J. Ted Mackereth, Jo Bovy, Henry W. Leung, Ricardo P. Schiavon, Wilma H. Trick, William J. Chaplin, Katia Cunha, Diane K. Feuillet, Steven R. Majewski, Marie Martig, Andrea Miglio, David Nidever, Marc H. Pinsonneault, Victor Silva Aguirre, Jennifer Sobeck, Jamie Tayar, Gail Zasowski

Dynamical heating across the Milky Way disc using APOGEE and Gaia
See arXiv version
Submitted to MNRAS

Abstract

The kinematics of the Milky Way disc as a function of age are well measured at the solar radius, but have not been studied over a wider range of Galactocentric radii.
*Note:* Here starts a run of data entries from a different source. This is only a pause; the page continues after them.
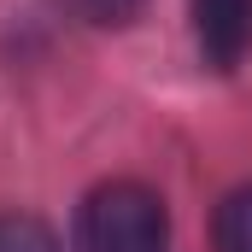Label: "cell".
I'll list each match as a JSON object with an SVG mask.
<instances>
[{
  "instance_id": "cell-3",
  "label": "cell",
  "mask_w": 252,
  "mask_h": 252,
  "mask_svg": "<svg viewBox=\"0 0 252 252\" xmlns=\"http://www.w3.org/2000/svg\"><path fill=\"white\" fill-rule=\"evenodd\" d=\"M211 241H217V252H252V188H235L217 205Z\"/></svg>"
},
{
  "instance_id": "cell-4",
  "label": "cell",
  "mask_w": 252,
  "mask_h": 252,
  "mask_svg": "<svg viewBox=\"0 0 252 252\" xmlns=\"http://www.w3.org/2000/svg\"><path fill=\"white\" fill-rule=\"evenodd\" d=\"M59 6L76 18V24H88V30H124V24L141 18L147 0H59Z\"/></svg>"
},
{
  "instance_id": "cell-1",
  "label": "cell",
  "mask_w": 252,
  "mask_h": 252,
  "mask_svg": "<svg viewBox=\"0 0 252 252\" xmlns=\"http://www.w3.org/2000/svg\"><path fill=\"white\" fill-rule=\"evenodd\" d=\"M76 252H170L164 199L141 182H106L76 211Z\"/></svg>"
},
{
  "instance_id": "cell-2",
  "label": "cell",
  "mask_w": 252,
  "mask_h": 252,
  "mask_svg": "<svg viewBox=\"0 0 252 252\" xmlns=\"http://www.w3.org/2000/svg\"><path fill=\"white\" fill-rule=\"evenodd\" d=\"M193 35L211 70H235L252 53V0H193Z\"/></svg>"
},
{
  "instance_id": "cell-5",
  "label": "cell",
  "mask_w": 252,
  "mask_h": 252,
  "mask_svg": "<svg viewBox=\"0 0 252 252\" xmlns=\"http://www.w3.org/2000/svg\"><path fill=\"white\" fill-rule=\"evenodd\" d=\"M0 252H59V241L35 217H0Z\"/></svg>"
}]
</instances>
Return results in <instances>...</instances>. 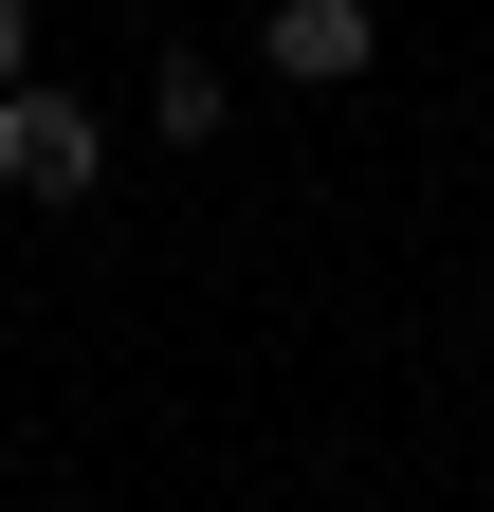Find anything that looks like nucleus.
Wrapping results in <instances>:
<instances>
[{
  "instance_id": "f257e3e1",
  "label": "nucleus",
  "mask_w": 494,
  "mask_h": 512,
  "mask_svg": "<svg viewBox=\"0 0 494 512\" xmlns=\"http://www.w3.org/2000/svg\"><path fill=\"white\" fill-rule=\"evenodd\" d=\"M92 183H110V128L55 74H19V92H0V202H92Z\"/></svg>"
},
{
  "instance_id": "f03ea898",
  "label": "nucleus",
  "mask_w": 494,
  "mask_h": 512,
  "mask_svg": "<svg viewBox=\"0 0 494 512\" xmlns=\"http://www.w3.org/2000/svg\"><path fill=\"white\" fill-rule=\"evenodd\" d=\"M257 55H275L293 92H348L366 55H385V19H366V0H275V37H257Z\"/></svg>"
},
{
  "instance_id": "7ed1b4c3",
  "label": "nucleus",
  "mask_w": 494,
  "mask_h": 512,
  "mask_svg": "<svg viewBox=\"0 0 494 512\" xmlns=\"http://www.w3.org/2000/svg\"><path fill=\"white\" fill-rule=\"evenodd\" d=\"M147 110H165V147H202V128L238 110V74H202V55H165V74H147Z\"/></svg>"
},
{
  "instance_id": "20e7f679",
  "label": "nucleus",
  "mask_w": 494,
  "mask_h": 512,
  "mask_svg": "<svg viewBox=\"0 0 494 512\" xmlns=\"http://www.w3.org/2000/svg\"><path fill=\"white\" fill-rule=\"evenodd\" d=\"M37 74V0H0V92H19Z\"/></svg>"
}]
</instances>
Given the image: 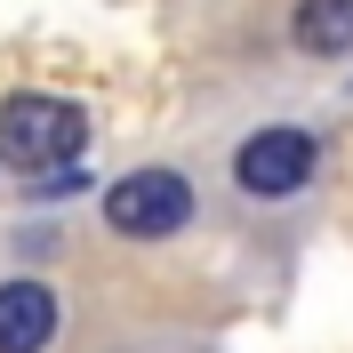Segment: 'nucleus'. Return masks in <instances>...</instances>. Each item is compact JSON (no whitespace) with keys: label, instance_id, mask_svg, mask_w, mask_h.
<instances>
[{"label":"nucleus","instance_id":"f03ea898","mask_svg":"<svg viewBox=\"0 0 353 353\" xmlns=\"http://www.w3.org/2000/svg\"><path fill=\"white\" fill-rule=\"evenodd\" d=\"M193 217V185L176 169H129L121 185L105 193V225L129 233V241H153V233H176Z\"/></svg>","mask_w":353,"mask_h":353},{"label":"nucleus","instance_id":"7ed1b4c3","mask_svg":"<svg viewBox=\"0 0 353 353\" xmlns=\"http://www.w3.org/2000/svg\"><path fill=\"white\" fill-rule=\"evenodd\" d=\"M313 161H321V145H313L305 129H257L233 153V185H241L249 201H281V193H305Z\"/></svg>","mask_w":353,"mask_h":353},{"label":"nucleus","instance_id":"20e7f679","mask_svg":"<svg viewBox=\"0 0 353 353\" xmlns=\"http://www.w3.org/2000/svg\"><path fill=\"white\" fill-rule=\"evenodd\" d=\"M57 337V289L48 281H0V353H41Z\"/></svg>","mask_w":353,"mask_h":353},{"label":"nucleus","instance_id":"39448f33","mask_svg":"<svg viewBox=\"0 0 353 353\" xmlns=\"http://www.w3.org/2000/svg\"><path fill=\"white\" fill-rule=\"evenodd\" d=\"M289 41L305 48V57H345L353 48V0H297Z\"/></svg>","mask_w":353,"mask_h":353},{"label":"nucleus","instance_id":"f257e3e1","mask_svg":"<svg viewBox=\"0 0 353 353\" xmlns=\"http://www.w3.org/2000/svg\"><path fill=\"white\" fill-rule=\"evenodd\" d=\"M88 145V112L72 97H0V169H65Z\"/></svg>","mask_w":353,"mask_h":353}]
</instances>
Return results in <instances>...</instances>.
Here, we measure the kinematics of mono-age, mono-\(\mathrm{[Fe/H]}\) populations in the low and high \(\mathrm{[\alpha/Fe]}\) discs between \(4 \lesssim R \lesssim 13\) kpc and \(|z| \lesssim 2\) kpc using 65,719 stars in common between APOGEE DR14 and \(\it{Gaia}\) DR2 for which we estimate ages using a Bayesian neural network model trained on asteroseismic ages. We determine the vertical and radial velocity dispersions, finding that the low and high \(\mathrm{[\alpha/Fe]}\) discs display markedly different age–velocity-dispersion relations (AVRs) and shapes \(\sigma_z/\sigma_R\). The high \(\mathrm{[\alpha/Fe]}\) disc has roughly flat AVRs and constant \(\sigma_z/\sigma_R = 0.64\pm 0.04\), whereas the low \(\mathrm{[\alpha/Fe]}\) disc has large variations in this ratio which positively correlate with the mean orbital radius of the population at fixed age. The high \(\mathrm{[\alpha/Fe]}\) disc component’s flat AVRs and constant \(\sigma_z/\sigma_R\) clearly indicates an entirely different heating history. Outer disc populations also have flatter radial AVRs than those in the inner disc, likely due to the waning effect of spiral arms. Our detailed measurements of AVRs and \(\sigma_z/\sigma_R\) across the disc indicate that low \(\mathrm{[\alpha/Fe]}\), inner disc (\(R \lesssim 10\,\mathrm{kpc}\)) stellar populations are likely dynamically heated by both giant molecular clouds and spiral arms, while the observed trends for outer disc populations require a significant contribution from another heating mechanism such as satellite perturbations. We also find that outer disc populations have slightly positive mean vertical and radial velocities, likely because they are part of the warped disc.